С каждым словом у него изо рта выбрызгивали капельки крови.
Люди умирали как мухи – без счета.
Машу передернуло, лицо ее сделалось белым, и она поспешно полезла в автомобиль Тухачевского.
В автомобиле всплакнула:
– Как там мои? Небось тоже голодают?
Она представила себе отца, слабого, полувысохшего, с серыми куделями волос и трясущимся подбородком, и у нее, будто в припадке, задрожали плечи:
– Надо срочно ехать в Пензу! Срочно к отцу с матерью…
Тухачевский, выслушав жену, сказал:
– Бери вновь, как и в прошлые разы, спальный вагон, двух человек для охраны и поезжай. Проведать отца с матерью – дело святое. К моим обязательно загляни… Узнай, как они там.
На его лице возникла широкая зубастая улыбка, серые глаза были задумчивы. С Тухачевскими в одном вагоне жил старший брат командарма, Александр Тухачевский, такой же рослый, сероглазый, красивый, с атлетической фигурой и, как слышала Маша, очень талантливый математик. В чем состоял его талант, Маша не понимала – в чудных значках, в буковках, в геометрических фигурках, которые Саша, морща лоб, рисовал на бумаге, или в чем-то другом? Нет, Маше это было неведомо.
Саша Тухачевский боялся, что его расстреляют. Либо свои – по ошибке, либо чужие – за то, что он брат красного командарма. Лишь с Мишей, в его вагоне, под охраной, он чувствовал себя спокойно. Иногда он наблюдал, как брат работает над очередной скрипкой.
– Ну ты и гений! – восхищенно комментировал он увиденное.
Тухачевский довольно улыбался.
Маша Игнатьева никогда не приезжала в Пензу с пустыми руками, обязательно привозила с собой продукты, старалась захватить их как можно больше – не на себе же, в конце концов, она тащит, есть персональный вагон, есть паровоз, есть дюжие мужики-охранники, поэтому чем больше она набьет еды в вагон – тем лучше.

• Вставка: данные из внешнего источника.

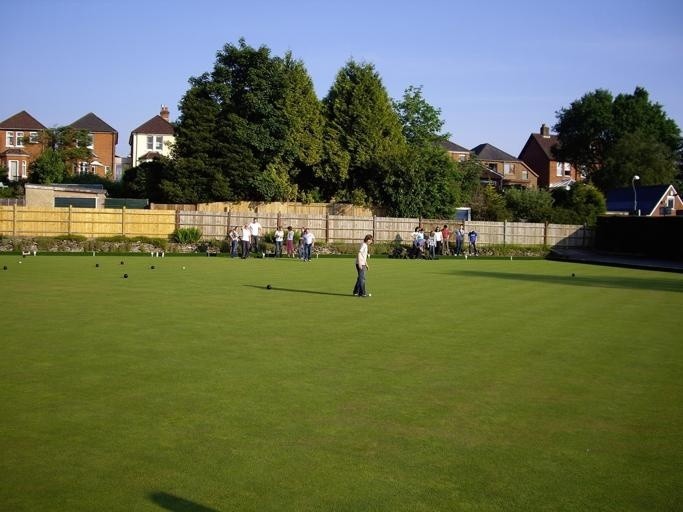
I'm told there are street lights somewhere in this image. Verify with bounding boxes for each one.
[630,174,640,209]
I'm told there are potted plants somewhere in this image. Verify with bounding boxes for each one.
[259,230,301,258]
[169,226,204,254]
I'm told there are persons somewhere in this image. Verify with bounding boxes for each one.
[228,217,316,262]
[410,224,479,260]
[353,234,374,297]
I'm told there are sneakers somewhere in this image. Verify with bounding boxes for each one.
[303,259,312,262]
[353,292,372,297]
[454,253,479,257]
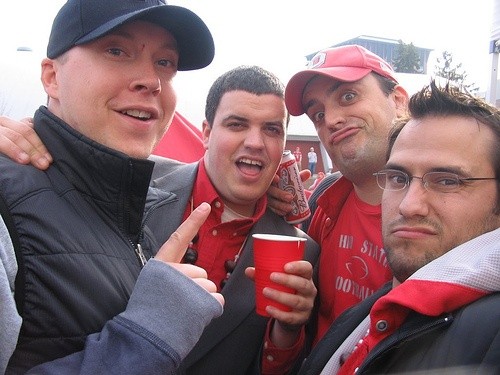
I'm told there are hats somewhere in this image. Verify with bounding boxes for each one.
[46,0,215,72]
[284,45,399,116]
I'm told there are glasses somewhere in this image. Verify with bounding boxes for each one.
[373,169,497,194]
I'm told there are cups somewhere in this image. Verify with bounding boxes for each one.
[252,234,309,316]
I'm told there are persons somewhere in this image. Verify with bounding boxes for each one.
[266,44,409,375]
[293,146,302,172]
[0,0,226,375]
[297,76,500,375]
[309,172,325,191]
[308,147,317,176]
[0,65,322,375]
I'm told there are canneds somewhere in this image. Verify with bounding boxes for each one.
[272,150,311,224]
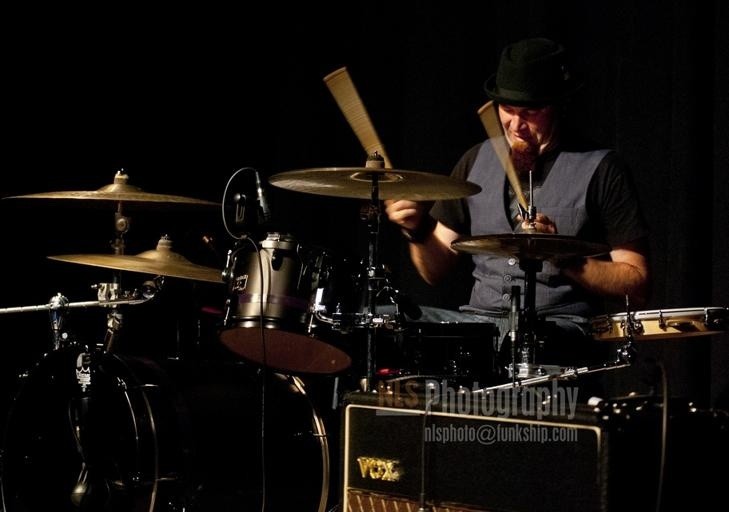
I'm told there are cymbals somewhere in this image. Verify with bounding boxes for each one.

И Маша старалась: то три мешка муки с собой привезет, а к ним – шесть мешков картошки и пару ящиков трофейных английских консервов и большую упаковку пресного французского печенья, то достанет три ящика дорогой лущеной гречихи и половину коровьей туши… Все это – в дом, в дом, к дорогим родителям.
Была Маша бесхитростной доброй душой, она и ведать не ведала, что жена командарма должна быть святой, как римская императрица, и не имеет права заниматься сомнительной добычей провианта. Ее заметили сначала в одном месте – дюжие охранники, согнувшись в три погибели, волокли в вагон мешки с ядреной орловской картошкой, потом в другом – на этот раз Маруся добывала родителям мясо, и вскоре о продовольственных закупках жены Тухачевского стало известно в Реввоенсовете фронта. Командарма вызвали в Реввоенсовет, на неприятное заседание.